Summary
Norfolk Southern Corporation (NSC) filed an 8-K on January 26, 2024, announcing the execution of two new credit agreements. The company entered into an Amended and Restated Credit Agreement establishing a new 5-year, $800 million unsecured revolving credit facility, which effectively replaces their existing $800 million facility. This new facility will be used for refinancing the prior agreement, associated fees, and general corporate purposes. Additionally, NSC entered into a Term Loan Credit Agreement for a 364-day, $1,000 million unsecured delayed draw term loan facility, also intended for general corporate purposes. These agreements provide NSC with significant liquidity and flexibility. The revolving credit facility offers a substantial borrowing capacity for an extended period, while the term loan facility provides immediate access to a large sum of capital for a shorter duration. The credit agreements include standard covenants, such as a leverage ratio requirement and restrictions on subsidiary debt, which are typical for corporate financing arrangements. No new direct financial obligations have arisen as of the filing date.
Key Highlights
- 1Norfolk Southern (NSC) secured new financing through two credit agreements executed on January 26, 2024.

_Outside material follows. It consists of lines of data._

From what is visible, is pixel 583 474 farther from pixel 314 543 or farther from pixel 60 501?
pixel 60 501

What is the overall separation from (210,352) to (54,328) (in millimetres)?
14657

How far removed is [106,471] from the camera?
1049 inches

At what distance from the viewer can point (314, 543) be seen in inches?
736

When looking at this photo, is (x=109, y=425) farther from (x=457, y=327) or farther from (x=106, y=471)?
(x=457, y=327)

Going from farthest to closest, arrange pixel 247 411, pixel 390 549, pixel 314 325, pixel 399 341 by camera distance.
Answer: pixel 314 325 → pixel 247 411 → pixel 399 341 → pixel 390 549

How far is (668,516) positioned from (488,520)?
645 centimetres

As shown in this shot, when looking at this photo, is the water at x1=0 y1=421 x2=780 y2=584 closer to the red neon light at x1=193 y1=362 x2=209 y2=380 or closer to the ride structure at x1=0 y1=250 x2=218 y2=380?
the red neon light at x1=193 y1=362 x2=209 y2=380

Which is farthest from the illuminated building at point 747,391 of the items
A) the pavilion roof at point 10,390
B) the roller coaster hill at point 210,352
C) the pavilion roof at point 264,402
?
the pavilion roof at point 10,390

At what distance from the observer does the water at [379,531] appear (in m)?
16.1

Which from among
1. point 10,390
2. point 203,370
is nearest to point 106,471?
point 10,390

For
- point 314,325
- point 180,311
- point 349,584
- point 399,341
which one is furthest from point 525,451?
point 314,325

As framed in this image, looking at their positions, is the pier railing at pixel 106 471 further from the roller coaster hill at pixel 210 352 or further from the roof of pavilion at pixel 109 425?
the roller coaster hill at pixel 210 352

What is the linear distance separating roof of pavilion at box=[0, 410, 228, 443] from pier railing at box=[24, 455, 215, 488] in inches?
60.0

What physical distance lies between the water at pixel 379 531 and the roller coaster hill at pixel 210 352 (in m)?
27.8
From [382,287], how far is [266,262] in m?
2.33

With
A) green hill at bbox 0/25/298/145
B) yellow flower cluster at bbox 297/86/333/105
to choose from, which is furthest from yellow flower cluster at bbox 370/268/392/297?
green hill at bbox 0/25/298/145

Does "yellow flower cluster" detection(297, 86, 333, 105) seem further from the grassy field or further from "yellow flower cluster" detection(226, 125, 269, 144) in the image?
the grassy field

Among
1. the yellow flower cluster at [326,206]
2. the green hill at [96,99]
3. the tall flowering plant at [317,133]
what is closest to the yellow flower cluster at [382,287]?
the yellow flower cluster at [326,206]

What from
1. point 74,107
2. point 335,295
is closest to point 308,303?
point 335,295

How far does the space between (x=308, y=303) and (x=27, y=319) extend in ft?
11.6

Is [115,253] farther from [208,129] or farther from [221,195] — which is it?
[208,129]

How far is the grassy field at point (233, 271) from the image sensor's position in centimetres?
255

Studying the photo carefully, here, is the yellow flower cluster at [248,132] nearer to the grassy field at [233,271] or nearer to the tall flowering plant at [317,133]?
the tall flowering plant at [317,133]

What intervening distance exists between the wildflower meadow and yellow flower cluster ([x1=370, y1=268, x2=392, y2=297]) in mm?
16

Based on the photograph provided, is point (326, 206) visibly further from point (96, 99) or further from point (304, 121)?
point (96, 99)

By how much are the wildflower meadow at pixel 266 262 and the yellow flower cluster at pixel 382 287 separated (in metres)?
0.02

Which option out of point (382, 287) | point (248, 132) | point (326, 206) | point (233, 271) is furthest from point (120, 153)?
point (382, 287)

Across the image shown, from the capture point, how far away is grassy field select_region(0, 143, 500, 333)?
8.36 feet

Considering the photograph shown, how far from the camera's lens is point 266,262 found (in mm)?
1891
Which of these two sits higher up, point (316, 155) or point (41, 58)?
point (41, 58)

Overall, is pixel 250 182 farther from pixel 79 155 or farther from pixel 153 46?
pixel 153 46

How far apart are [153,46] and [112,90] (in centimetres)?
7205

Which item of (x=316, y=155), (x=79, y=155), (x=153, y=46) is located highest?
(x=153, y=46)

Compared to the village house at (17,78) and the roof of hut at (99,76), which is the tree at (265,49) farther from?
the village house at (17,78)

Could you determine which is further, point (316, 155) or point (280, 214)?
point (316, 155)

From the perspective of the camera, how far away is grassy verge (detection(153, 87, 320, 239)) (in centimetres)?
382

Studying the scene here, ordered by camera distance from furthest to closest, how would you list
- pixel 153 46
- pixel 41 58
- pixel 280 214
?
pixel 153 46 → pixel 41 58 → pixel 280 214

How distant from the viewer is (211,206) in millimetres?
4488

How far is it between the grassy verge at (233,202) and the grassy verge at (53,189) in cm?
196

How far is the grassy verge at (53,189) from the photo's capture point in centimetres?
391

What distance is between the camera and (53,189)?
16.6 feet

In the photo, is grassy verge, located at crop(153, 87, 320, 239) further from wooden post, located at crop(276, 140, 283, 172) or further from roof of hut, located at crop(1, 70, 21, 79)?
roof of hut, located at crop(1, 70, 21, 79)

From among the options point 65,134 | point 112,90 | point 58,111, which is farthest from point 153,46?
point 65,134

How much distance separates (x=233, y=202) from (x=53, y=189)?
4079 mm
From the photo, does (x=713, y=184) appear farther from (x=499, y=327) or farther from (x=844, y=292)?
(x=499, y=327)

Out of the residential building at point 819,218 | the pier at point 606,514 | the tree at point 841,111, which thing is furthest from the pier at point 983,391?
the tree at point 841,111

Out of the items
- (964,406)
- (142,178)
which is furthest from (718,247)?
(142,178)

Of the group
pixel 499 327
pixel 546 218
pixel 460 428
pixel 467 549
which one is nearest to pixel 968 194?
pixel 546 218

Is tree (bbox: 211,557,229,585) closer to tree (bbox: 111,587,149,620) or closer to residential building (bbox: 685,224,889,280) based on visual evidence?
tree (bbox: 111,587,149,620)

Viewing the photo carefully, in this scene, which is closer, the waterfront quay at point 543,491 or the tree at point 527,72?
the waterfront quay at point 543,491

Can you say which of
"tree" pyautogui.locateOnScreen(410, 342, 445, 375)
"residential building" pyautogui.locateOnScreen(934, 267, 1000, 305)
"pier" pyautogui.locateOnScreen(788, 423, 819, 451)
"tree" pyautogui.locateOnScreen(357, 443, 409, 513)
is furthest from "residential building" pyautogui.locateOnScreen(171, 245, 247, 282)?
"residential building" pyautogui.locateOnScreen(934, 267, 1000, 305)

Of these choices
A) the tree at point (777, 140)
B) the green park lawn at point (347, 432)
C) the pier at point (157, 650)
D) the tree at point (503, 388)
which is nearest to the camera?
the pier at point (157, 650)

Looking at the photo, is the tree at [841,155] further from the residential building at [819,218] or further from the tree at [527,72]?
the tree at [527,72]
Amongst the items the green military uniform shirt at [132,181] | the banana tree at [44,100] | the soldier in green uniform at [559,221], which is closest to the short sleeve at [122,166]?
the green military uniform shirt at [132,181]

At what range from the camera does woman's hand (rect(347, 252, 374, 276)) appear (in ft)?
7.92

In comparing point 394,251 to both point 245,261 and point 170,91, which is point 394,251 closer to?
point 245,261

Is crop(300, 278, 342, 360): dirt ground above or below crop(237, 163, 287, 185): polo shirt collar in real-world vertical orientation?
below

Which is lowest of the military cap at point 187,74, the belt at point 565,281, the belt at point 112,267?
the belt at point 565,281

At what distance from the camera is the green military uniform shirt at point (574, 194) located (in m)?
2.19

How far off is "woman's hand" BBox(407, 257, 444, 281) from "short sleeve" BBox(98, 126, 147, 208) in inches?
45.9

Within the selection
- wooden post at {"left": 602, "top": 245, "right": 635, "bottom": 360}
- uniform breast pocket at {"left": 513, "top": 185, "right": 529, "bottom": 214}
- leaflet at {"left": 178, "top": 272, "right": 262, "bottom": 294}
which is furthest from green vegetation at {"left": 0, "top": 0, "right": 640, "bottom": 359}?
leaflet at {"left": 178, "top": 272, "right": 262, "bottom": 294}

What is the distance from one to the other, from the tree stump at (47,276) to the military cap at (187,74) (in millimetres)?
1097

- 2A new 5-year, $800 million unsecured revolving credit facility has been established, replacing a prior agreement.
- 3The new revolving credit facility will fund refinancing, expenses, and general corporate purposes.
- 4A separate 364-day, $1,000 million unsecured delayed draw term loan facility was also established.
- 5The term loan facility is intended for general corporate purposes, providing immediate liquidity.
- 6Both credit facilities are unsecured and involve a syndicate of major financial institutions, including Wells Fargo, Bank of America, and Citibank.
- 7Key covenants include a leverage ratio financial covenant and limitations on subsidiary debt incurrence.